Was going to work on the project yesterday but the back is acting up so stay tuned for more  coming soon.

Reactions: Like 1


----------



## cgseymour (Apr 28, 2018)

Lamp shade?
Hope back feels better soon.
My curiosity is piqued


----------



## Lou Currier (Apr 28, 2018)

cgseymour said:


> Lamp shade?
> Hope back feels better soon.
> My curiosity is piqued



It won’t shed any light on the subject


----------



## Lou Currier (Apr 29, 2018)

He is the second part...


----------



## barry richardson (Apr 29, 2018)

My theory is YOU don't know what it's going to be yet and your fishing for ideas

Reactions: Funny 6


----------



## Lou Currier (Apr 29, 2018)

barry richardson said:


> My theory is YOU don't know what it's going to be yet and your fishing for ideas



Wrong answer


----------



## Mr. Peet (Apr 29, 2018)

Mushrooms like it in the dark....


----------



## Lou Currier (Apr 29, 2018)

Mr. Peet said:


> Mushrooms like it in the dark....



Ding ding ding...and we have a winner!

You win a months supply of sunshine supplied by Mother Nature.

Reactions: Like 1


----------



## ripjack13 (Apr 29, 2018)

Lou Currier said:


> Ding ding ding...and we have a winner!
> 
> You win a months supply of sunshine supplied by Mother Nature.



Yea but which months worth? Yoy short change em if he gets February....


----------



## David Hill (Apr 29, 2018)

I’d say “fill”, but with something that contrasts. Filling with sawdust or coffee grounds is soething I won’t do— unless somebody wants that.


----------



## Mr. Peet (Apr 30, 2018)

Any month of sunshine works.

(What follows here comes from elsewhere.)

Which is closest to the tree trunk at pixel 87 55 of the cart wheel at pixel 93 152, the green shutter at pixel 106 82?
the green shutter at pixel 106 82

Even a few days here and there, like today to rid this pesty snow away.

I'd leave the holes as it mimics many shrooms found in nature...


----------



## Lou Currier (Apr 30, 2018)

I decided to leave it holy...going to try ang get the finish done today...stay tuned

Reactions: Like 1


----------



## Lou Currier (May 4, 2018)

And here is the finished project...



 



 



 



 

Made from live oak.

Reactions: EyeCandy! 1 | Way Cool 4


----------



## Lou Currier (May 4, 2018)

@ripjack13 , can you guess what it is yet

Reactions: Like 1


----------



## ripjack13 (May 4, 2018)

Holy shitatke mushrooms!!!


----------



## ripjack13 (May 4, 2018)

That is pretty cool....nicely done sir.






























What color are you going to paint it?

Reactions: Thank You! 1 | Funny 1


----------



## rocky1 (May 5, 2018)

Toothpick Holder...

Reactions: Funny 1


----------



## Eric Rorabaugh (May 6, 2018)

Nice job Lou!

Reactions: Thank You! 1


----------